Headquartered in Guangzhou, China Southern is also expecting to benefit from recent developments at Guangzhou Baiyun International Airport, which opened a third runway in 2015 and has a second terminal scheduled to open in February 2018. 

 

Dark Horses 

While the “big three” have dominated thus far, a handful of airlines are expanding so aggressively that they may well soon challenge the status quo. Hainan Airlines and Xiamen Air in particular have grown quickly in terms of fleet size and aircraft models, and have already expanded their route networks to the US and Europe.

Owned by massive conglomerate HNA Group (which also has a stake in some other airlines, including Virgin Australia), Hainan Airlines has seen major investment and rapid growth. The jewel of the fleet was introduced in June last year – a 787-9. The latest Dreamliner will be deployed on US routes such as Las Vegas, as well as to cities such as Tel Aviv and Manchester. In addition, the airline is currently applying to fly to London, New York and Los Angeles.

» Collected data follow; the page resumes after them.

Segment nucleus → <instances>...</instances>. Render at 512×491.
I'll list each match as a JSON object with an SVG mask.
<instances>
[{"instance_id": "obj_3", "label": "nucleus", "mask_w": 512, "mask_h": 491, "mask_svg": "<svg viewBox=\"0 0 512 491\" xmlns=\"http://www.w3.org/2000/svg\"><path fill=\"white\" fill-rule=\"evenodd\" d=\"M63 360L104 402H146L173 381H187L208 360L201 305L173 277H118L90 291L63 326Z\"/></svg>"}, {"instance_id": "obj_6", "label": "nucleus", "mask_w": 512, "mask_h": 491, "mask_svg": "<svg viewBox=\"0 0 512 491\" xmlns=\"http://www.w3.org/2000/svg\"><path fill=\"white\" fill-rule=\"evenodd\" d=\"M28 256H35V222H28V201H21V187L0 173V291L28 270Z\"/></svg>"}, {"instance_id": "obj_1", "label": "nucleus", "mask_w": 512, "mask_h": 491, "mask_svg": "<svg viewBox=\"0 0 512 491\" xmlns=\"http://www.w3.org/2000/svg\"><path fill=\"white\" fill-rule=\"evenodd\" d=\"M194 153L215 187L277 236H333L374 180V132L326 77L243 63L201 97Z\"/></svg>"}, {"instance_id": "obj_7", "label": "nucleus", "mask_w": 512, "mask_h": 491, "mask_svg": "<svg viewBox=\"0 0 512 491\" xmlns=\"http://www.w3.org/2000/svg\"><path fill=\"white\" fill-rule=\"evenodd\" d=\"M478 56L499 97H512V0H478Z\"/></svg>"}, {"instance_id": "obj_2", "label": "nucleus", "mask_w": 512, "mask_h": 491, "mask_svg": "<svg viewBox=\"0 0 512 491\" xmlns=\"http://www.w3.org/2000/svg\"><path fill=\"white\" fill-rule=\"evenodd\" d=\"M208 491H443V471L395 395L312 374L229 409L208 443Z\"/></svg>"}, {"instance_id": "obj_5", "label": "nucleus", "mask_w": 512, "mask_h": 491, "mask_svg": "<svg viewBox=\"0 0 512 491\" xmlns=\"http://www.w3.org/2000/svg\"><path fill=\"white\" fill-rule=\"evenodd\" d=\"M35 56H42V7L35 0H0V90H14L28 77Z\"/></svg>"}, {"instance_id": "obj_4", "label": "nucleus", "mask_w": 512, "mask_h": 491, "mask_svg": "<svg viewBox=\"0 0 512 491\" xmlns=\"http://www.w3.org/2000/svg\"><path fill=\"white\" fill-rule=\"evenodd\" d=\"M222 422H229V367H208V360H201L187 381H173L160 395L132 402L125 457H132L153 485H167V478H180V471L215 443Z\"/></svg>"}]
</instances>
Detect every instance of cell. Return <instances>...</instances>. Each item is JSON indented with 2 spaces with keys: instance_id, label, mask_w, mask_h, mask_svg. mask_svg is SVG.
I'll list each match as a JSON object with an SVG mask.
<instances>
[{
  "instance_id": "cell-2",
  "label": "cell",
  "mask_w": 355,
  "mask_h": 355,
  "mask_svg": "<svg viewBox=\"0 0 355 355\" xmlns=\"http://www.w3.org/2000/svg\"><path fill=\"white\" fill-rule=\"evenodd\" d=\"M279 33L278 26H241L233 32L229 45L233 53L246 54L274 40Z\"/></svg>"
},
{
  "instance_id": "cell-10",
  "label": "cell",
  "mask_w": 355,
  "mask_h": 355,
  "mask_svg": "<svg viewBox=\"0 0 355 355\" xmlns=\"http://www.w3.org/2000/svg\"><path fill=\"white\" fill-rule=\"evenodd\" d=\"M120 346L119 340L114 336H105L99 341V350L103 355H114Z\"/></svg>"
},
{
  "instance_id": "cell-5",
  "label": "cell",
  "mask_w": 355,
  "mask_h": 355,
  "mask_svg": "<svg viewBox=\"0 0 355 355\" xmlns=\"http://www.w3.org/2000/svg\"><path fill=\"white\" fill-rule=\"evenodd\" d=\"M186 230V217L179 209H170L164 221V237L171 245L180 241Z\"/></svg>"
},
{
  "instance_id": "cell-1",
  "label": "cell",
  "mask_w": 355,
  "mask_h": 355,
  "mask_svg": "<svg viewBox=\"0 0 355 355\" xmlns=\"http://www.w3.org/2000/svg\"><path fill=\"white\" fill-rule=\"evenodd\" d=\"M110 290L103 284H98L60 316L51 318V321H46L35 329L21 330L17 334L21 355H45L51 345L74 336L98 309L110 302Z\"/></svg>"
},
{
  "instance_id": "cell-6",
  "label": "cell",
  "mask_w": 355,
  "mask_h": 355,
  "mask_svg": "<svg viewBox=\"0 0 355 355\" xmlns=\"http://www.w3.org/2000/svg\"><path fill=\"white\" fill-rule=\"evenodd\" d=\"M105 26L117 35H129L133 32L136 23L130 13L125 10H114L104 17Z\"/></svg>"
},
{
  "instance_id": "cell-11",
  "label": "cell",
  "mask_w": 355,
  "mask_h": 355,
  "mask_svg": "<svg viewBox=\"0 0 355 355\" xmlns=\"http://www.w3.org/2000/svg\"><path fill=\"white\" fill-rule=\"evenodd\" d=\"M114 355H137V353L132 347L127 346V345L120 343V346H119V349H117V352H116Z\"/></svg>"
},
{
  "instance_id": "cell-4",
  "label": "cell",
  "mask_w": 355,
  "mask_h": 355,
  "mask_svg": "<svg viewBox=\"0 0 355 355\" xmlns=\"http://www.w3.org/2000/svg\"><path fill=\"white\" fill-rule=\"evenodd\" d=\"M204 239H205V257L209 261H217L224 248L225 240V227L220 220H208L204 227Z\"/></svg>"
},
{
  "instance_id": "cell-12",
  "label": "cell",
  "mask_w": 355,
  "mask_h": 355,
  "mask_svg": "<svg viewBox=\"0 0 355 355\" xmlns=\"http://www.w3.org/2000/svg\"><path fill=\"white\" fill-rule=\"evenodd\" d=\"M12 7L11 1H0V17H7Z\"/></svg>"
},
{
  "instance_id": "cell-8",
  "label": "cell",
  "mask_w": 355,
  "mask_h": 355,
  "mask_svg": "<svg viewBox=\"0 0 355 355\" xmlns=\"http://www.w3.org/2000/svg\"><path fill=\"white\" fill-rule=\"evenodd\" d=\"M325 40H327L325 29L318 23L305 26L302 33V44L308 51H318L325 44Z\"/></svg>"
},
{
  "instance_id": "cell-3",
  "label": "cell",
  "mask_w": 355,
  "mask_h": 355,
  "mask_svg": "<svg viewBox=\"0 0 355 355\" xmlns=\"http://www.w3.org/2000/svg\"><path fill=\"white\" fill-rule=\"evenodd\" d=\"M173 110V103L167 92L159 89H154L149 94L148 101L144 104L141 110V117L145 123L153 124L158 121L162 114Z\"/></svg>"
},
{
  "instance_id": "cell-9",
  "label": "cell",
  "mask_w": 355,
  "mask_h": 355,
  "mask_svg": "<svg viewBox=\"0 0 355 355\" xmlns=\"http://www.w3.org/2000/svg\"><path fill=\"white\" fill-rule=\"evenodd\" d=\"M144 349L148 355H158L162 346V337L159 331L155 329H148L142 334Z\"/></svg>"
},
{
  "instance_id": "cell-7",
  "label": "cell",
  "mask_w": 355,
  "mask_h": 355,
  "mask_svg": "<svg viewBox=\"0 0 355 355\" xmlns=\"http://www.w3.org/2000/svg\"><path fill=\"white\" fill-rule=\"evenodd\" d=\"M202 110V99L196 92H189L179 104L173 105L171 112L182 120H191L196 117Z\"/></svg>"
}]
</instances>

Until recently, Xiamen Air’s business model focused solely on the regional and domestic markets. However, it took an important step in 2015 with the delivery of its first 787-8, which it deployed on its inaugural continental route to Amsterdam. The carrier continued to expand with a service to Sydney in the same year, followed by routes to Melbourne, Vancouver and Seattle in 2016 and New York in 2017. It now has six three-class 787-8s offering first, business and economy seating, along with the newer 787-9.

Sichuan Airlines too is eyeing a share of the global market, and now flies to cities such as Sydney, Vancouver and Los Angeles. Not to be outdone, Tianjin Airlines launched services to London Gatwick and Auckland last year, and is planning to add Melbourne later this year. Beijing Capital Airlines also offers Auckland and Melbourne service, as well as Vancouver and several European destinations, while Shenzhen-based Donghai Airlines has finalized an order for 25 737 MAXs and five 787-9 aircraft last July. 

Made in China

A major watershed moment in China’s aviation history came last year, when the first ever Chinese-produced commercial passenger jet began to operate. The state-owned Commercial Aircraft Corporation of China (COMAC) was founded in 2008 to develop a regional jet program, with serious intentions to rival Airbus and Boeing in the future.

In June last year, Chengdu Airlines received the first ARJ21 aircraft – a short- to medium-haul aircraft with 78 seats in two classes. COMAC’s latest model is the C919, a narrow-body aircraft with up to 168 seats, which entered the flight test stage in February. So far, the manufacturer has received 570 orders, with China Eastern set to become launch customer. 

Given the ravenous appetite of China’s aviation industry players, it’s a fairly safe bet more aircraft models will follow that will be bigger and have longer range capacity. China is looking out on the world… and its gaze is far reaching.